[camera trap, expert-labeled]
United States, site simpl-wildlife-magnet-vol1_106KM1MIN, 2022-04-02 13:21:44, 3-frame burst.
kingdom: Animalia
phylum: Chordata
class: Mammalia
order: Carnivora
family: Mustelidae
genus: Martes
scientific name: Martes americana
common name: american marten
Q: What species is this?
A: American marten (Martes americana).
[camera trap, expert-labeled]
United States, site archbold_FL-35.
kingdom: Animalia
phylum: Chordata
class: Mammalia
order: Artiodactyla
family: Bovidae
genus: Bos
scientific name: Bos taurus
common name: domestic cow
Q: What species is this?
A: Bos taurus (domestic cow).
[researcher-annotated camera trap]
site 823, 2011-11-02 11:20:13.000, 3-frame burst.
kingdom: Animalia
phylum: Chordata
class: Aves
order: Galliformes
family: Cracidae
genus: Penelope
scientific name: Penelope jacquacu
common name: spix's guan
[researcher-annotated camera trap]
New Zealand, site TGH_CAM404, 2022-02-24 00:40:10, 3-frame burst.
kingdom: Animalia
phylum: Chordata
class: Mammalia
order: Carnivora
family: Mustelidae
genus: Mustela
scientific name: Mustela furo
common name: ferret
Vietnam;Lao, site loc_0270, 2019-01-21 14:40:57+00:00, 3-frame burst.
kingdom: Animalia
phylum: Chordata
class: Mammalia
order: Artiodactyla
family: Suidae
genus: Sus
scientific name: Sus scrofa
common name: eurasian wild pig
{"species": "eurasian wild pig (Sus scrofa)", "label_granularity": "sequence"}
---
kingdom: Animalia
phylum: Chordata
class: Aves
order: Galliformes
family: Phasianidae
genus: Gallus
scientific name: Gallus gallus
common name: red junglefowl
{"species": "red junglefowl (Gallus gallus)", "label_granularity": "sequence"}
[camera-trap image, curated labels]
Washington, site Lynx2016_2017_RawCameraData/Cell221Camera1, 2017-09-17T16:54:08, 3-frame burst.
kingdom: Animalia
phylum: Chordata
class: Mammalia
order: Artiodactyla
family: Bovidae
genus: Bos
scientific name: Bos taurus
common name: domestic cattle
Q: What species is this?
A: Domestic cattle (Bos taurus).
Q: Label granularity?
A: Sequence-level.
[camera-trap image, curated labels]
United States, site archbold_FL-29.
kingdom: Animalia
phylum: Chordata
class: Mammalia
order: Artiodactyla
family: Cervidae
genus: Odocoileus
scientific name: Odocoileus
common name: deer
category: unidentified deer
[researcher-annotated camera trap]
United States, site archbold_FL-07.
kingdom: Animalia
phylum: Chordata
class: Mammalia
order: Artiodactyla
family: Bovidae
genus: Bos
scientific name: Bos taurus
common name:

········

» Work to complete: After reading the data above, return it verbatim in full.

» Exercise result:
[camera trap, expert-labeled]
United States, site simpl-wildlife-magnet-vol1_106KM1MIN, 2022-04-02 13:21:44, 3-frame burst.
kingdom: Animalia
phylum: Chordata
class: Mammalia
order: Carnivora
family: Mustelidae
genus: Martes
scientific name: Martes americana
common name: american marten
Q: What species is this?
A: American marten (Martes americana).
[camera trap, expert-labeled]
United States, site archbold_FL-35.
kingdom: Animalia
phylum: Chordata
class: Mammalia
order: Artiodactyla
family: Bovidae
genus: Bos
scientific name: Bos taurus
common name: domestic cow
Q: What species is this?
A: Bos taurus (domestic cow).
[researcher-annotated camera trap]
site 823, 2011-11-02 11:20:13.000, 3-frame burst.
kingdom: Animalia
phylum: Chordata
class: Aves
order: Galliformes
family: Cracidae
genus: Penelope
scientific name: Penelope jacquacu
common name: spix's guan
[researcher-annotated camera trap]
New Zealand, site TGH_CAM404, 2022-02-24 00:40:10, 3-frame burst.
kingdom: Animalia
phylum: Chordata
class: Mammalia
order: Carnivora
family: Mustelidae
genus: Mustela
scientific name: Mustela furo
common name: ferret
Vietnam;Lao, site loc_0270, 2019-01-21 14:40:57+00:00, 3-frame burst.
kingdom: Animalia
phylum: Chordata
class: Mammalia
order: Artiodactyla
family: Suidae
genus: Sus
scientific name: Sus scrofa
common name: eurasian wild pig
{"species": "eurasian wild pig (Sus scrofa)", "label_granularity": "sequence"}
---
kingdom: Animalia
phylum: Chordata
class: Aves
order: Galliformes
family: Phasianidae
genus: Gallus
scientific name: Gallus gallus
common name: red junglefowl
{"species": "red junglefowl (Gallus gallus)", "label_granularity": "sequence"}
[camera-trap image, curated labels]
Washington, site Lynx2016_2017_RawCameraData/Cell221Camera1, 2017-09-17T16:54:08, 3-frame burst.
kingdom: Animalia
phylum: Chordata
class: Mammalia
order: Artiodactyla
family: Bovidae
genus: Bos
scientific name: Bos taurus
common name: domestic cattle
Q: What species is this?
A: Domestic cattle (Bos taurus).
Q: Label granularity?
A: Sequence-level.
[camera-trap image, curated labels]
United States, site archbold_FL-29.
kingdom: Animalia
phylum: Chordata
class: Mammalia
order: Artiodactyla
family: Cervidae
genus: Odocoileus
scientific name: Odocoileus
common name: deer
category: unidentified deer
[researcher-annotated camera trap]
United States, site archbold_FL-07.
kingdom: Animalia
phylum: Chordata
class: Mammalia
order: Artiodactyla
family: Bovidae
genus: Bos
scientific name: Bos taurus
common name:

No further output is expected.